James: A seção negra quer lançar um candidato negro. Nós lhe dizemos que eles não devem se apresentar apenas como negros, mas que eles devem ter um programa adequado para as massas de negros pobres, Eles não são estúpidos e podem compreendê-lo e isto deve ser estimulado. Os operários brancos lançarão um candidato operário em outra seção. Então, dizemos aos negros na seção branca: "apóiem aquele candidato, porque suas reivindicações são boas reivindicações operárias. E dizemos para os trabalhadores brancos na seção negra: " vocês devem apoiar o candidato negro, porque ainda que ele seja negro vocês perceberão que suas reivindicações são boas para a classe trabalhadora como um todo." Isto que dizer que os negros têm a satisfação de ter seu próprio candidato em áreas onde eles predominam e ao mesmo tempo construirmos a solidariedade operárias. Isto de adequa ao programa do partido de trabalhadores.

Curtiss: Não é chegar perto da Frente Popular, votar por um negro apenas porque ele é negro?

James: Esta organização tem um programa. Quando os democratas apresentem um candidato negro, diremos: "de modo algum. Deve ser um candidato com um programa que possamos apoiar".

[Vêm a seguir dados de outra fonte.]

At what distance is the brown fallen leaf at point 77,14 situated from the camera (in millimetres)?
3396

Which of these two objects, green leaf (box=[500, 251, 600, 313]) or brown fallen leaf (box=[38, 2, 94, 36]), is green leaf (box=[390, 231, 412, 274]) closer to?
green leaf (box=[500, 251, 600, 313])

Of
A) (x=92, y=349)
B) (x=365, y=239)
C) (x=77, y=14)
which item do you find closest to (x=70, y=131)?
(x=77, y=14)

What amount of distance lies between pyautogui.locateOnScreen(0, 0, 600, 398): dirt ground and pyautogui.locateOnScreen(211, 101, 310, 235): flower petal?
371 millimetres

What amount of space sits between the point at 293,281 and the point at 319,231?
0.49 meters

Trotsky: É uma questão de uma outra organização pela qual não somos responsáveis., do mesmo modo como eles não são responsáveis por nós. Se esta organização apresenta um certo candidato, e concluímos como partido que devemos apresentar o nosso próprio candidato em oposição, temos todo o direito de fazê-lo. Se somos fracasso e não podemos conseguir que a organização escolha um revolucionário e eles escolhem um negro democrata, podemos até mesmo retirar nosso candidato com um declaração concreta de que nos abstemos de combater, não o democrata, mas o negro. Consideramos que a candidatura negra como oposta à candidatura branca, mesmo que ambas sejam do mesmo partido, é um fator importante na luta dos negros pela sua igualdade; e neste caso podemos apoia-los criticamente. Acredito que possa ser feito em alguns casos.

(...)

James: Concordo com a sua atitude a respeito do trabalho do partido em conexão com os negros. São uma tremenda força e dominarão todos os estados do Sul. Se o partido consegue estabelecer uma posição ali, a revolução está ganha na América. Nada poderá detê-la.